As soon as the path of Cyclone Yaas was predicted, the team at Gramener procured high resolution satellite imagery of densely populated areas that’d be impacted and ran the Sunny Lives AI model. In a few hours, they were able to create a risk score for every house in the area.
Gramener also assisted in sampling techniques and validated the accuracy of the model with actual ground truth information.
“Earlier, we used to deploy volunteers who manually conducted surveys. Now, all we need to do is procure high-resolution satellite imagery, run the model to determine an area’s vulnerability and get the risk score results within a day. This kind of capacity was unthinkable earlier,” says Garg.
Once the houses were identified, SEEDS along with its on-ground partners fanned out into the communities and distributed advisories to nearly 1,000 families in local languages like Telugu and Odia, which is spoken by the residents. Each advisory had detailed instructions on how they could secure their homes and where they would need to relocate to before the cyclone made landfall.
The model has opened a world of possibilities. SEEDS believes it can be deployed in many countries in Southeast Asia that share similar dwellings and communities that face the extreme levels of storm risk.
It can also be used to cope other weather challenges. For instance, SEEDS is looking at using the model to identify homes in densely populated urban areas that might be susceptible to heatwaves as temperatures hit new records every summer.
“During a heatwave, roofing becomes the most important parameter because maximum amount of the heat gained in the house happens through the roof. Houses with tin sheets often have poor ventilation and are the most vulnerable at this time,” explains Garg.
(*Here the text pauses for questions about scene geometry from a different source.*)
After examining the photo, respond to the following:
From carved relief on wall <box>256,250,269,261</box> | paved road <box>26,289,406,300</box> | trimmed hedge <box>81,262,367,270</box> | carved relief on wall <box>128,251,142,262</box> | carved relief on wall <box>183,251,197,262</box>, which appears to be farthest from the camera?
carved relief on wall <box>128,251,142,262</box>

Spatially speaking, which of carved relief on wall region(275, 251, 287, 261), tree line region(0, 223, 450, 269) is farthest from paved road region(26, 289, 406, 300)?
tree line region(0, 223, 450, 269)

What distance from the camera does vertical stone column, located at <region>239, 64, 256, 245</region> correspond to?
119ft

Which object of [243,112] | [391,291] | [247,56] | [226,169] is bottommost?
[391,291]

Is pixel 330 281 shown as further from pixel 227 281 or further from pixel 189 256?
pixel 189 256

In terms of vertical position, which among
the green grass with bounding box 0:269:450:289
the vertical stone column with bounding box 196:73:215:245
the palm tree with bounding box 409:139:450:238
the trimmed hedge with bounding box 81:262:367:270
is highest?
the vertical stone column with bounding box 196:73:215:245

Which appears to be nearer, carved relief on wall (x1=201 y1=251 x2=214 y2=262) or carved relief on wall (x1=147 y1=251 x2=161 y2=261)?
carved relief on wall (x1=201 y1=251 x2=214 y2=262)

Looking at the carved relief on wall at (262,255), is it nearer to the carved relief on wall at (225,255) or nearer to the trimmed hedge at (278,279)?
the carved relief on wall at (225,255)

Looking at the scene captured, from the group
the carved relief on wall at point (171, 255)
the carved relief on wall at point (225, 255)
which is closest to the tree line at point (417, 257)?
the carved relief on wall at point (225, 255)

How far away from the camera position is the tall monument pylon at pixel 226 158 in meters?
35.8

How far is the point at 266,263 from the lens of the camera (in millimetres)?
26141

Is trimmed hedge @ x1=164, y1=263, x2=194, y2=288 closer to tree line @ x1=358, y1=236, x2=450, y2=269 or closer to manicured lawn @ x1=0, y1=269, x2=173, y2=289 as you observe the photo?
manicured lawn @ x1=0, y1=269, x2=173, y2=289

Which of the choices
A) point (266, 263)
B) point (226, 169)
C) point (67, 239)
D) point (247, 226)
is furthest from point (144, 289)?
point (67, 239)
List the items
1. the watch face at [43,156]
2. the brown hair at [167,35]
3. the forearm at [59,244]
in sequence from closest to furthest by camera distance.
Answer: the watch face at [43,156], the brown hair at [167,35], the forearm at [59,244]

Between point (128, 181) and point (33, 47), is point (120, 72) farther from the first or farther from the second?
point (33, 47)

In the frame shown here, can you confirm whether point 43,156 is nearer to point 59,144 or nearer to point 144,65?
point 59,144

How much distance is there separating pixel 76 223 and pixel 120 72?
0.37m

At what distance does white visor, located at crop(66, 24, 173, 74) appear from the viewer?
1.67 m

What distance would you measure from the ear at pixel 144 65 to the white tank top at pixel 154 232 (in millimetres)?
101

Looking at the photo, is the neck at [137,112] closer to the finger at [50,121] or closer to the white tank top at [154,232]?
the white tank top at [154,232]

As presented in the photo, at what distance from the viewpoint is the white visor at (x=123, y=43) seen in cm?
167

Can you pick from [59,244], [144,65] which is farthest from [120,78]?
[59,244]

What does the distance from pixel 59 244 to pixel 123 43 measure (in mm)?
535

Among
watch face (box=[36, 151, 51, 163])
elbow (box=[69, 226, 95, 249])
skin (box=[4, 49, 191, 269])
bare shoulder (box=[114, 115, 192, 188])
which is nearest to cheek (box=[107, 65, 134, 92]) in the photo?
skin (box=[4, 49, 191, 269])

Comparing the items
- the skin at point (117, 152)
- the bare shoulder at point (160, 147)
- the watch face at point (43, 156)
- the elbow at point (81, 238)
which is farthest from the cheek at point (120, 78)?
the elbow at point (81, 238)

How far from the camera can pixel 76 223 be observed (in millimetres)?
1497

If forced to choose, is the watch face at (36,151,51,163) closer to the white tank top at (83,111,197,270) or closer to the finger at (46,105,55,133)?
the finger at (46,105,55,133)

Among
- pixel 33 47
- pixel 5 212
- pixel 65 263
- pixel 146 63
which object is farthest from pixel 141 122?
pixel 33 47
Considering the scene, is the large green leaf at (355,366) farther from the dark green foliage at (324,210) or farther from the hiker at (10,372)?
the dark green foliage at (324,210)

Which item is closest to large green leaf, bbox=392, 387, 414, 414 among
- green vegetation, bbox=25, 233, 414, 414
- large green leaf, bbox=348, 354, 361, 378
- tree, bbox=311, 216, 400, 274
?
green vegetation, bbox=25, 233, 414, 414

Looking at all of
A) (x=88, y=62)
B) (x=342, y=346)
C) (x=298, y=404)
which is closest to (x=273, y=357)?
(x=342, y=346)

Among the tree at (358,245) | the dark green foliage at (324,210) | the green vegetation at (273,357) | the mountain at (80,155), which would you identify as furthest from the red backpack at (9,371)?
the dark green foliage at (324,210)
There are other projects being piloted too. For instance, they are looking if AI could be used to identify vulnerable houses in the Himalayan state of Uttarakhand, which is prone to earthquakes.
“We brought our disaster expertise to the table, but Microsoft’s data science made it possible for us to develop the model from scratch,” says Ranganathan.
“The Sunny Lives AI model that the SEEDS and Gramener teams have created is a leading-edge humanitarian solution that is already saving lives and helping to preserve the livelihoods of people most at risk of natural disasters,” says Kate Behncken, vice president and lead of Microsoft Philanthropies. “The ingenuity and collaboration between these teams is impressive, and I am encouraged by the promise that this solution holds to help better protect people for other severe weather scenarios, such as heat waves. This is exactly the kind of impact we’re looking to support and drive with NGO partners via the AI for Humanitarian Action program.”
Inspired by the results, SEEDS has started building its own technical capabilities after receiving the AI for Humanitarian Action grant from Microsoft.
“At the end of first year, we also started getting consultants to maintain and improve the accuracy of the model. Microsoft has given us access to the source code, so we may reach a stage soon where we will be able to run the model ourselves,” adds Ranganathan.